Büyük verideki hacim, üretilen verinin miktarını belirtiyor. Hacim derken hem sunucular ve kullanıcılar arası akan yapıya sahip veri hem de internet üzerindeki sosyal medya, haberler, yorumlar veya diğer kalıpsız biçimde duran insan girdisini kapsayan bir kavramdan bahsediyoruz. Bu durumda verinin uçsuz bucaksız olduğunu düşünebiliriz. Elbette tek sınır, bir istihbarat servisi değilseniz, ilgilendiğiniz alandan ibaret. Haklısınız, bu bile yeterince büyük bir sınır.

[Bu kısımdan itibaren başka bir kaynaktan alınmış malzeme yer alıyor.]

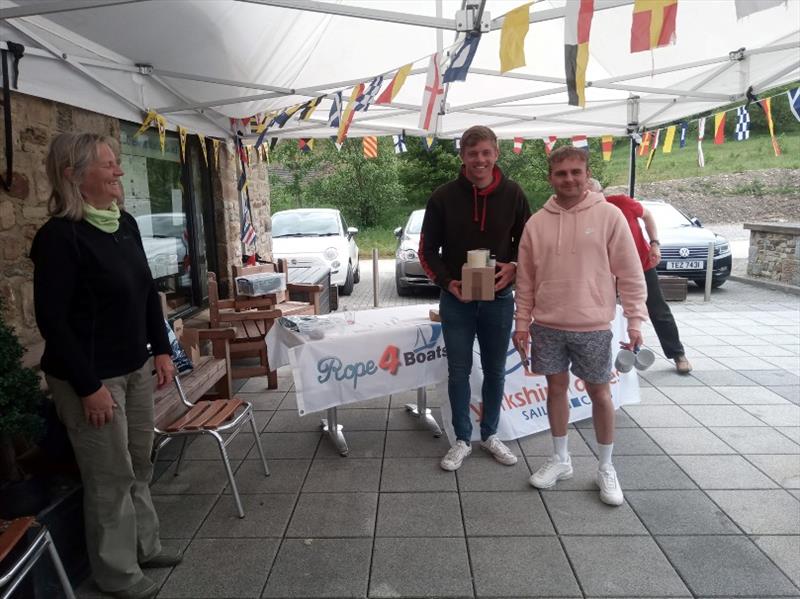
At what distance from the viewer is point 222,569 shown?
7.70ft

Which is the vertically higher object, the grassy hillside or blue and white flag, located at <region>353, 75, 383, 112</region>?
the grassy hillside

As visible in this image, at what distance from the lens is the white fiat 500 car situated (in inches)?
360

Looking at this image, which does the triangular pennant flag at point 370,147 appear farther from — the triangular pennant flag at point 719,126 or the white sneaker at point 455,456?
the white sneaker at point 455,456

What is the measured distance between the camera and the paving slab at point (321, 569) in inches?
86.5

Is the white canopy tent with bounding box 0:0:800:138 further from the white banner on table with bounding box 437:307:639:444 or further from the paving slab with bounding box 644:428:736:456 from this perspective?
the paving slab with bounding box 644:428:736:456

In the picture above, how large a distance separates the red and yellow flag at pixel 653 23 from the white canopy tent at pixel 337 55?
667 mm

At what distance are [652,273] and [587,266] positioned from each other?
2.23 m

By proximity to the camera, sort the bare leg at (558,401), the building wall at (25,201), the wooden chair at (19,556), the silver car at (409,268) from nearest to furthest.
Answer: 1. the wooden chair at (19,556)
2. the bare leg at (558,401)
3. the building wall at (25,201)
4. the silver car at (409,268)

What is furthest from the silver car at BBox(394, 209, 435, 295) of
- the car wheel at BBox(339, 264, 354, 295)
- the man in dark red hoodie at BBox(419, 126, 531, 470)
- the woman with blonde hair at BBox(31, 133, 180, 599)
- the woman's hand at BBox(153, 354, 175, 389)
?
the woman with blonde hair at BBox(31, 133, 180, 599)

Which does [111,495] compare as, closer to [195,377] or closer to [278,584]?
[278,584]

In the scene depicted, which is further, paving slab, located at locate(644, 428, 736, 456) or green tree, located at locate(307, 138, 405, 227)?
green tree, located at locate(307, 138, 405, 227)

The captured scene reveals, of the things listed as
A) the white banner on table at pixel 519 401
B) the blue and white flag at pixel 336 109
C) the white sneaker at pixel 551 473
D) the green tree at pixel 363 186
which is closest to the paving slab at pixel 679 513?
the white sneaker at pixel 551 473

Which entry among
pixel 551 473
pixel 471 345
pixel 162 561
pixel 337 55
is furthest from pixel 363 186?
pixel 162 561

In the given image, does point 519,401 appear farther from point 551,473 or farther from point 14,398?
point 14,398
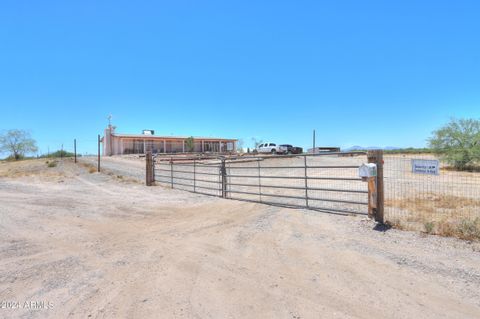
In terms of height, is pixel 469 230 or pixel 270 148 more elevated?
pixel 270 148

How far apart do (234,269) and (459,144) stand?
2674 cm

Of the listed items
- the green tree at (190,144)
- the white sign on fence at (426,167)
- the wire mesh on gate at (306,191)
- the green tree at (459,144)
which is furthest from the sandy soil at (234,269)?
the green tree at (190,144)

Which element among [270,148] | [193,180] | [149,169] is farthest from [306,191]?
[270,148]

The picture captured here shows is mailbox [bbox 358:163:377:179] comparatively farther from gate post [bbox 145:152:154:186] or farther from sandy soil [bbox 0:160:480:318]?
gate post [bbox 145:152:154:186]

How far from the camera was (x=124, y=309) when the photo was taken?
3.31 m

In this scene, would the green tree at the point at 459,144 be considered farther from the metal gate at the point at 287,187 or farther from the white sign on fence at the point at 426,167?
the white sign on fence at the point at 426,167

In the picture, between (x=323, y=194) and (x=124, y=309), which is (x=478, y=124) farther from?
(x=124, y=309)

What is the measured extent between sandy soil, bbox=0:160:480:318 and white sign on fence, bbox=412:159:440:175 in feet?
5.73

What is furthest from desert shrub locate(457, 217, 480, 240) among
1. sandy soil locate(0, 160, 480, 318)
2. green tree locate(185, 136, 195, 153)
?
green tree locate(185, 136, 195, 153)

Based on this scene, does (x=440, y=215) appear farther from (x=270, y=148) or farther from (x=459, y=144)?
(x=270, y=148)

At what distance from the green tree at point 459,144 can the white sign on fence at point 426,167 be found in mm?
20102

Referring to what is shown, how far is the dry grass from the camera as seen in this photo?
220 inches

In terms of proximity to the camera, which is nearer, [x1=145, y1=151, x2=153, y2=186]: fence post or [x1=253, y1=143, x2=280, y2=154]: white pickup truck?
[x1=145, y1=151, x2=153, y2=186]: fence post

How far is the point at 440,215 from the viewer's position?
7445 millimetres
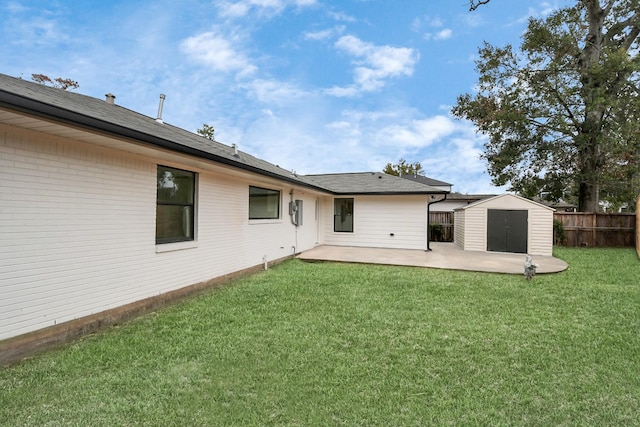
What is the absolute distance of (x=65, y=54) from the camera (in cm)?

Bu hacimdeki veriyi saklamak birkaç megabyte boyutlarındaki sabit disklerin bilgisayar parasına satıldığı 25 sene evveline göre çok daha ucuz. Veri deposundan ucuz bir şey artık yok. Zaten o nedenle ayda 5 dolar verdiğiniz barındırma hizmeti size kısıtlı bant genişliği ama GB cinsinden çift haneli alan sağlıyor. Hatta istihbarat servislerinin şu an için kırılamayan kriptolu veriyi bile depoladığı, bir şekilde tasnif ettiği; ileride teknoloji yeterince ilerleyince tekrar içeriğine erişmeye çalışacağı gibi duyumlar var. Evet, depolama konusunda sorun yok.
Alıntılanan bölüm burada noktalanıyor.